Given passage START
Masks level playing field for hospitality workers

Couple and receptionist at counter in hotel wearing medical masks as precaution against virus. Couple on a business trip doing check-in at the hotel all wearing masks

PULLMAN, Wash. – While attractive hospitality workers typically earn higher customer service scores than their peers, wearing face masks – a practice widely adopted during the COVID-19 pandemic – levels the playing field, a new study says.

“People’s impressions of physical attractiveness are based mostly on facial features,” said Dogan Gursoy, Taco Bell Distinguished Professor in Hospitality Business Management at the WSU Carson College of Business. “When a mask covers the employee’s face, you don’t know if the person is average-looking or good-looking. It neutralizes the effect of appearance on customer satisfaction ratings.”

Gursoy coauthored the research published in International Journal of Hospitality Management with collaborators from two Chinese universities. In two separate surveys, the researchers found that attractive employees, when masked, received similar or slightly lower customer service ratings than their peers.
Given passage END
Extracted data START
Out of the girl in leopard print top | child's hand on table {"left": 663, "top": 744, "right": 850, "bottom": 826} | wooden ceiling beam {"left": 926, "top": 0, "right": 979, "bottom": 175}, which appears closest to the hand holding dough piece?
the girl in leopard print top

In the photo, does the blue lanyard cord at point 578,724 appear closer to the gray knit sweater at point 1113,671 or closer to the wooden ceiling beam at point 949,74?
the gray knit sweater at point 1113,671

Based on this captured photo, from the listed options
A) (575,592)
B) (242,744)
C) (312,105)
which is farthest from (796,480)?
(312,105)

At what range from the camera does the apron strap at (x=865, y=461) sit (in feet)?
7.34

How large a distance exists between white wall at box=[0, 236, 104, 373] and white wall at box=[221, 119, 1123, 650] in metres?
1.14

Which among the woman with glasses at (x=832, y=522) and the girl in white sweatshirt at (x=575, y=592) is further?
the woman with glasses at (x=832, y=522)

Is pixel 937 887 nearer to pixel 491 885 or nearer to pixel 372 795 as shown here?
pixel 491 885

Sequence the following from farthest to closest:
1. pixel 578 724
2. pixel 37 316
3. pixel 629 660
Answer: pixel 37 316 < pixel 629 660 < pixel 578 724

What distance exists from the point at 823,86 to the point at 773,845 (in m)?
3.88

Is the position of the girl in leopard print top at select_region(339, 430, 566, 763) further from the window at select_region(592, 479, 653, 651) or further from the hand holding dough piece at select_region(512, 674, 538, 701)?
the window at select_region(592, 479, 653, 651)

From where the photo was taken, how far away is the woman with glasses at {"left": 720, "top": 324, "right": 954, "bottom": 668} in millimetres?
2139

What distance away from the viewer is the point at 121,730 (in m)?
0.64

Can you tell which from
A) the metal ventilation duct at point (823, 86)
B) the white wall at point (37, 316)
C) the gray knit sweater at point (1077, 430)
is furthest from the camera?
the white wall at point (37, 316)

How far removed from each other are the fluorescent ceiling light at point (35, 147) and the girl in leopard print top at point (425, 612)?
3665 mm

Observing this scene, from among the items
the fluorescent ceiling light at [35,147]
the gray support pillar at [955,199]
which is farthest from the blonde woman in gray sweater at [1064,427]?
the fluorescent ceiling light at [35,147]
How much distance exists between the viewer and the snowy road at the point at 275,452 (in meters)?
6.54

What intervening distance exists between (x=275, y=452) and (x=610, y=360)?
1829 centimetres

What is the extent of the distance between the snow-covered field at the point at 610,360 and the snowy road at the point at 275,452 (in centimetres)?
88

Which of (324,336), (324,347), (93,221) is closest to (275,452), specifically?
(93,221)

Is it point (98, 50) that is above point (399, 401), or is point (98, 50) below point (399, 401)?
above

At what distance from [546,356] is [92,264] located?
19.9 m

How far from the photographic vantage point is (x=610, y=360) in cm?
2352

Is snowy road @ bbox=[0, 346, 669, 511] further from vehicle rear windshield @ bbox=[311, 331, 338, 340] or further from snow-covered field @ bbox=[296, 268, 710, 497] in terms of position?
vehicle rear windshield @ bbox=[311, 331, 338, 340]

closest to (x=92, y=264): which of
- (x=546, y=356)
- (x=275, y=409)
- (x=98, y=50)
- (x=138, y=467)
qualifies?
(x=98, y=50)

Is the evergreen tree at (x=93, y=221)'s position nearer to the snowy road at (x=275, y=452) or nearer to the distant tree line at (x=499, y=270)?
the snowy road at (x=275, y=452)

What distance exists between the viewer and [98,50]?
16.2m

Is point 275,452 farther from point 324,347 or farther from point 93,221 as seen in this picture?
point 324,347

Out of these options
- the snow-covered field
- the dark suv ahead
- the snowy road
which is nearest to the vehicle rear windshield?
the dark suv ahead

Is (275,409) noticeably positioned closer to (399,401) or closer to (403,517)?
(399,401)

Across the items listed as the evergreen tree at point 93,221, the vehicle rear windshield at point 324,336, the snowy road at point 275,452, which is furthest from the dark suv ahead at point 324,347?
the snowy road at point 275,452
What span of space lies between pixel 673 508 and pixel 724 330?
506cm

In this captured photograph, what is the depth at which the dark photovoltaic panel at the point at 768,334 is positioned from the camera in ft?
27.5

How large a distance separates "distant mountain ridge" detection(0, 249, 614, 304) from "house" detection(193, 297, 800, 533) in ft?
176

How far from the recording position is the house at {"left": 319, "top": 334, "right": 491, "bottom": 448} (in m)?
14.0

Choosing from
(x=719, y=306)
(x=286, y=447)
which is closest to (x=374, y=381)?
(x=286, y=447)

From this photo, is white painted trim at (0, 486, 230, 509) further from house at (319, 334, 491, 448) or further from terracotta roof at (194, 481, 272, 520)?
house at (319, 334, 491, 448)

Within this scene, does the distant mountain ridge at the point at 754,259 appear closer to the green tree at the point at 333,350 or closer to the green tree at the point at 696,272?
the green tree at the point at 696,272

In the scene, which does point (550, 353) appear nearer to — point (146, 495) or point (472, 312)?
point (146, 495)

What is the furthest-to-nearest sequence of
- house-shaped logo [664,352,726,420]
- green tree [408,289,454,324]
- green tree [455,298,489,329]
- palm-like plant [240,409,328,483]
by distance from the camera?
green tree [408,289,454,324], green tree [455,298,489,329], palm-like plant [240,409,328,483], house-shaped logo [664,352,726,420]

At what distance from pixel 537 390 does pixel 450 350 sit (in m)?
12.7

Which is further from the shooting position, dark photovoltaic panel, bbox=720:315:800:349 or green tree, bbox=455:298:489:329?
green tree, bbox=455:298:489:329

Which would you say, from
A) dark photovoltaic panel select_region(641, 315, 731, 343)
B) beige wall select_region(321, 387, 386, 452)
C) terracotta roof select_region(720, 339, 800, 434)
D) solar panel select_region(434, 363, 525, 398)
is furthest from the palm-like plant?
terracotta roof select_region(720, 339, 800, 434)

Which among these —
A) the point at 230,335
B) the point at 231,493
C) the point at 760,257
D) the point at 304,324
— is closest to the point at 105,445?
Extracted data END
# Instructions
1) Copy the article on masks and hospitality workers from "Gursoy coauthored the" to "than their peers.".
2) According to the article on masks and hospitality workers, why does wearing a face mask neutralize the effect of an employee's appearance on customer satisfaction ratings? Answer in one to three sentences.
3) Go on with the article on masks and hospitality workers, picking up after its last sentence.
The material has no connection to the article about masks and hospitality workers.

# List of answers
1)
Gursoy coauthored the research published in International Journal of Hospitality Management with collaborators from two Chinese universities. In two separate surveys, the researchers found that attractive employees, when masked, received similar or slightly lower customer service ratings than their peers.

2) People's impressions of physical attractiveness are based mostly on facial features. When a mask covers an employee's face, customers cannot tell whether the person is average-looking or good-looking, so appearance no longer sways their ratings.

3)
This study is among the first to investigate facemasks’ influence on hotel customers’ satisfaction rankings, which are important predictors for repeat visits, brand loyalty and hotels’ profitability, the researchers said.

Doctoral candidate Gang Wu at Southwestern University of Finance and Economics is the research’s lead author, and the other coauthor is Lifang Liang, a lecturer at Shanghai Business School.

Physical attractiveness plays a significant role in clients’ perceptions of customer service, and not only in the hospitality industry, Gursoy said.

“If you go to a retail store, a real estate office, or other service business, you’ll find that employee appearance impacts how clients rate interactions,” he said. “When people receive service from someone they consider more attractive than themselves, they tend to be more satisfied with the outcome – even though the bias is probably unintentional.”

To study the effect of facemasks, the researchers recruited 1,015 Chinese participants to take online surveys through a professional survey platform. In both studies, the participants were asked to imagine that they were staying at an upscale hotel and envision brief exchanges with front desk workers. Photos representing hypothetical employees were manipulated to show varying degrees of facial symmetry associated with physical attractiveness.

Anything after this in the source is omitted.